TEXT EXCERPT
====
35 years ago, the original "Predator" hit theaters, kick-starting the long-running action horror franchise that's still cranking out new installments today. The movie introduced audiences to a species of extraterrestrial hunters called the Yautja, known most commonly as "the Predator." The massive creatures have a very distinctive look, which includes sharp mandibles, hair-like growths, and a hulking frame that's designed to kill.

As memorable as the Predator creature design is, the aliens didn't always look like the ones audiences are familiar with now. Like many genre classics, the original "Predator" movie featured an earlier version of the creature design that didn't end up on screen. Unlike most movies, though, the original Predator design is a legendary dud, a decidedly un-scary costume that various members of the cast and crew have in turn compared to a chicken, a rat, a lizard, and a duck.

The Red Chicken

Tales of the original Predator design go as far back as an early pitch meeting, which special effects designer Steve Johnson described in an interview with "The Monster Show." Johnson said that producer Joel Silver, director John McTiernan, and execs for 20th Century Fox were discussing the original idea for the Predator, and, "with great pomp and ceremony, McTiernan comes in and slams down a bunch of designs that have already been done by a production designer."
====
TASK INPUT
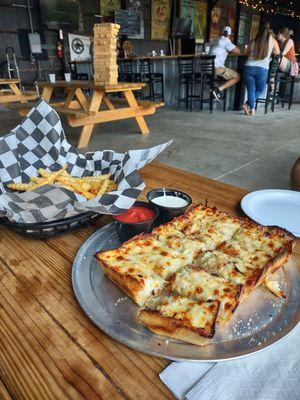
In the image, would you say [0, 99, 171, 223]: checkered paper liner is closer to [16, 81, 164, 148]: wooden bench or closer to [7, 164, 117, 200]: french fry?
[7, 164, 117, 200]: french fry

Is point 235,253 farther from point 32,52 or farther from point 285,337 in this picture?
point 32,52

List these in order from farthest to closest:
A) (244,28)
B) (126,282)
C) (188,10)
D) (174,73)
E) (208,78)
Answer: (244,28) < (188,10) < (174,73) < (208,78) < (126,282)

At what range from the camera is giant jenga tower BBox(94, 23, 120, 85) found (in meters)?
3.88

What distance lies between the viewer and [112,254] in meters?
0.70

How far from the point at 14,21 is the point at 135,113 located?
739 centimetres

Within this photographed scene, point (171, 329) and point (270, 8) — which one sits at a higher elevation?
point (270, 8)

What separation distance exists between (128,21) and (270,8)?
951cm

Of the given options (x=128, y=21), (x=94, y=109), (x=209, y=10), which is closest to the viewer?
(x=94, y=109)

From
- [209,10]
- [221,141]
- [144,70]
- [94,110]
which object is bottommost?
[221,141]

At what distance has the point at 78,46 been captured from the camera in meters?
10.6

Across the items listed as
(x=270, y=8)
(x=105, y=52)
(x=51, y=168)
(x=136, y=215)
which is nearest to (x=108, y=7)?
(x=105, y=52)

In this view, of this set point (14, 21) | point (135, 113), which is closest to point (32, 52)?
point (14, 21)

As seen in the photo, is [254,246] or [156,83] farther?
[156,83]

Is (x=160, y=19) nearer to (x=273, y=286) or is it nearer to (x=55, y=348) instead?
(x=273, y=286)
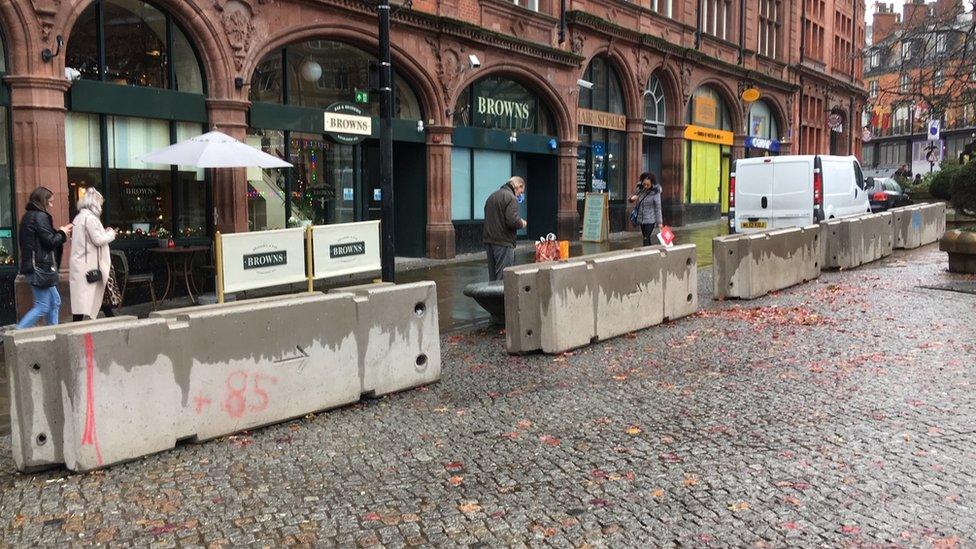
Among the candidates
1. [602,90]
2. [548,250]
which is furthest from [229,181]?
[602,90]

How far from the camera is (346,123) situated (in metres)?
15.6

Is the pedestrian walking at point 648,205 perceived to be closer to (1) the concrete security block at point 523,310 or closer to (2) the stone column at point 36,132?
(1) the concrete security block at point 523,310

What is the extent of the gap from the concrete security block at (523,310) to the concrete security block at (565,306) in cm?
5

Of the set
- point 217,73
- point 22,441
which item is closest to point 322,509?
point 22,441

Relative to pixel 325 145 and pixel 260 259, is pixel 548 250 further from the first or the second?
pixel 325 145

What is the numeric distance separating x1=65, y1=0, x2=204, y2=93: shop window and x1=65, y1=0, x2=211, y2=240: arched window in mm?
14

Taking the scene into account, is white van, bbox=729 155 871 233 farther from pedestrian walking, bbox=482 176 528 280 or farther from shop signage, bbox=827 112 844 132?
shop signage, bbox=827 112 844 132

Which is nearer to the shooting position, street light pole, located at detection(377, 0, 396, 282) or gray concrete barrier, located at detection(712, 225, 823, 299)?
street light pole, located at detection(377, 0, 396, 282)

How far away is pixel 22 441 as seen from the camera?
5.35 meters

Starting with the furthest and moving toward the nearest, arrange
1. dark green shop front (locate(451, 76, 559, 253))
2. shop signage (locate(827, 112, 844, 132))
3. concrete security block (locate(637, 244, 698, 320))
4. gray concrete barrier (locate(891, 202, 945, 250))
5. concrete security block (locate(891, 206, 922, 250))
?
1. shop signage (locate(827, 112, 844, 132))
2. gray concrete barrier (locate(891, 202, 945, 250))
3. concrete security block (locate(891, 206, 922, 250))
4. dark green shop front (locate(451, 76, 559, 253))
5. concrete security block (locate(637, 244, 698, 320))

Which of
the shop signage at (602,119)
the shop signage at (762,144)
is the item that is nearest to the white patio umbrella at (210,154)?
the shop signage at (602,119)

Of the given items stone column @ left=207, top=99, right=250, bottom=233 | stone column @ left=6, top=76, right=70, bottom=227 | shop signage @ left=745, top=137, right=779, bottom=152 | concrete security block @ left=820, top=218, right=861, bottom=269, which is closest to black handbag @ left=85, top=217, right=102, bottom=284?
stone column @ left=6, top=76, right=70, bottom=227

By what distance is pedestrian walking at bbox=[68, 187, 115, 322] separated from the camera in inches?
367

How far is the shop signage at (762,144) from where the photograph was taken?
3444 centimetres
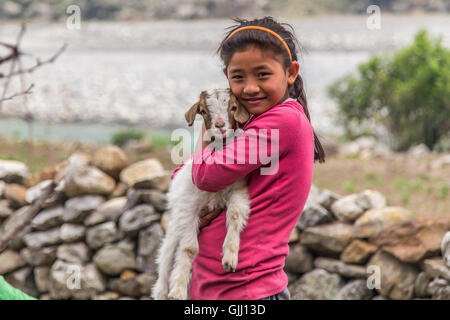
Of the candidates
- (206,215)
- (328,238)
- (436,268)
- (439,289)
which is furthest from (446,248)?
(206,215)

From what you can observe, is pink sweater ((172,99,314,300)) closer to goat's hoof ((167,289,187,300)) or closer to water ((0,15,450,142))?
goat's hoof ((167,289,187,300))

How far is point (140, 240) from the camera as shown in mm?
4969

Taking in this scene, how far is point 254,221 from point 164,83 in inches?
520

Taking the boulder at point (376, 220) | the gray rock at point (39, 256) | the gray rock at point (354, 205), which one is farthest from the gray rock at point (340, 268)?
the gray rock at point (39, 256)

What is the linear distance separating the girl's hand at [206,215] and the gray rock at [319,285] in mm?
2723

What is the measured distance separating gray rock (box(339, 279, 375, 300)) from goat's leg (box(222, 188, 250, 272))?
9.59 feet

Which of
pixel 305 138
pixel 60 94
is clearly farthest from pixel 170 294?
pixel 60 94

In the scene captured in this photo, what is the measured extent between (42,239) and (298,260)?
2664 mm

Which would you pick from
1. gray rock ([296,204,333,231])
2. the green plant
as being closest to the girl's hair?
gray rock ([296,204,333,231])

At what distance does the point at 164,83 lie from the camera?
14.8 metres

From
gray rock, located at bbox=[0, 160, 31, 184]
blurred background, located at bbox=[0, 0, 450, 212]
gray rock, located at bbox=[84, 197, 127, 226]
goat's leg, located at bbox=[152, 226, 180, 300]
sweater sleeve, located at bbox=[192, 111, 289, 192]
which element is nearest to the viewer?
sweater sleeve, located at bbox=[192, 111, 289, 192]

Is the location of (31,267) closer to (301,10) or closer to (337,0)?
(301,10)

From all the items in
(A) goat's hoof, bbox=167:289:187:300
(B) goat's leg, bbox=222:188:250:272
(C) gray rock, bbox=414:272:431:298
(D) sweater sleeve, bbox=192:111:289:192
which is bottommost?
(C) gray rock, bbox=414:272:431:298

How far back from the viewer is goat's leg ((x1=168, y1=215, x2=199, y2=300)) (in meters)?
2.18
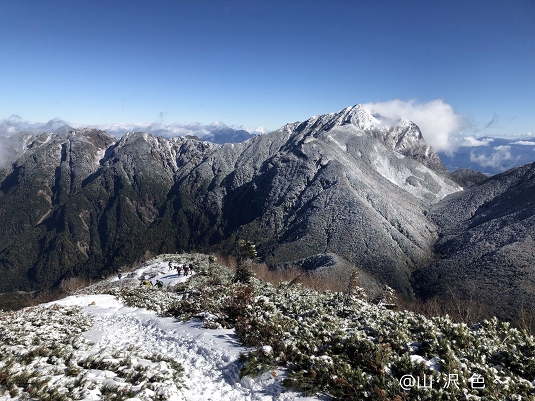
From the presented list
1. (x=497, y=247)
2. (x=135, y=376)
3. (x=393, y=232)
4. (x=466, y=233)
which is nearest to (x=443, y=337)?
(x=135, y=376)

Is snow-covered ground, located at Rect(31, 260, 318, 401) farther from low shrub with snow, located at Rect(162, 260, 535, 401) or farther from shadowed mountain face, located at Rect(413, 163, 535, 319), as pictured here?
shadowed mountain face, located at Rect(413, 163, 535, 319)

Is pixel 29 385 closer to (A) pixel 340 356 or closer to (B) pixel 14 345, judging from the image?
(B) pixel 14 345

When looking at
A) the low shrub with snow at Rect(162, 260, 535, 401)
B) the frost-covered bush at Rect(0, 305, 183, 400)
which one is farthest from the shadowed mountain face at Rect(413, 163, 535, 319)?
the frost-covered bush at Rect(0, 305, 183, 400)

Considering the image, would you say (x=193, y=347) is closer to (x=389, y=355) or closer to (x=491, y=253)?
(x=389, y=355)

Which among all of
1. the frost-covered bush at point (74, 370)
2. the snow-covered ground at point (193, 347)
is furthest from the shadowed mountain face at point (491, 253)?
the frost-covered bush at point (74, 370)

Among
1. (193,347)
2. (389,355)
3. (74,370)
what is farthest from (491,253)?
(74,370)

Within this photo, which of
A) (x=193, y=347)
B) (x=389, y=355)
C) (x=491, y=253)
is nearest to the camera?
(x=389, y=355)

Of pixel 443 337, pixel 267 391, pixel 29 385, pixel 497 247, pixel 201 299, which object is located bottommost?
pixel 497 247
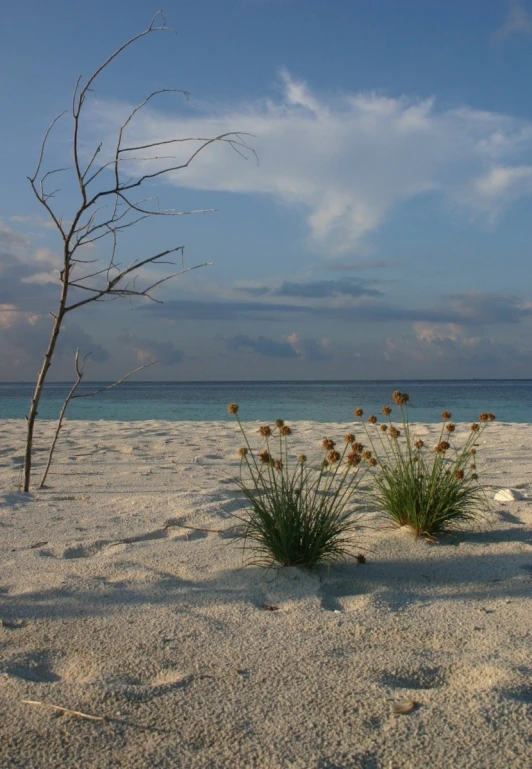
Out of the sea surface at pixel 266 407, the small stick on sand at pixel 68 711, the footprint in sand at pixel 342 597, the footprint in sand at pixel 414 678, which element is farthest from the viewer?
the sea surface at pixel 266 407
====
EXERCISE TASK 1
Reproduce the records verbatim, beginning with the line that contains "Out of the sea" and ending with the final line of the records.
EXERCISE TASK 2
Write a continuation of the article on the original Predator creature design, starting immediately after its final sentence.

WRITTEN REPLY 1
Out of the sea surface at pixel 266 407, the small stick on sand at pixel 68 711, the footprint in sand at pixel 342 597, the footprint in sand at pixel 414 678, which element is farthest from the viewer?
the sea surface at pixel 266 407

WRITTEN REPLY 2
Johnson described the design as both "awful" and "ahead of its time," with reptile-like legs that bent backwards and an extended set of arms. "They wanted to shoot [with it] on the muddy slopes of Mexico, in the real jungles," Johnson said, "and it was virtually physically impossible to do." To make matters worse, the team actually needed two versions of the costume: one that was true to color and one that was bright red, to contrast with the green jungle for scenes in which the Predator's cloaking effect would be achieved through an optical trick.

In The Hollywood Reporter's oral history about the making of the film, assistant director Beau Marks explained that the team began shooting the movie in Mexico before they received the Predator costume. "Probably a couple weeks before we needed the Predator a box comes," Marks said, "And we open it up and it looks like a giant red rubber chicken." Marks wasn't impressed, and no one else was either. "It's pretty hard to have the most deadly alien from outer space coming to hunt man and it looks like a f***ing chicken unless you're doing a comedy," he told THR. Star Arnold Schwarzenegger put it more plainly in his autobiography "Total Recall," saying that the final product "looked like a guy in a lizard suit with the head of a duck."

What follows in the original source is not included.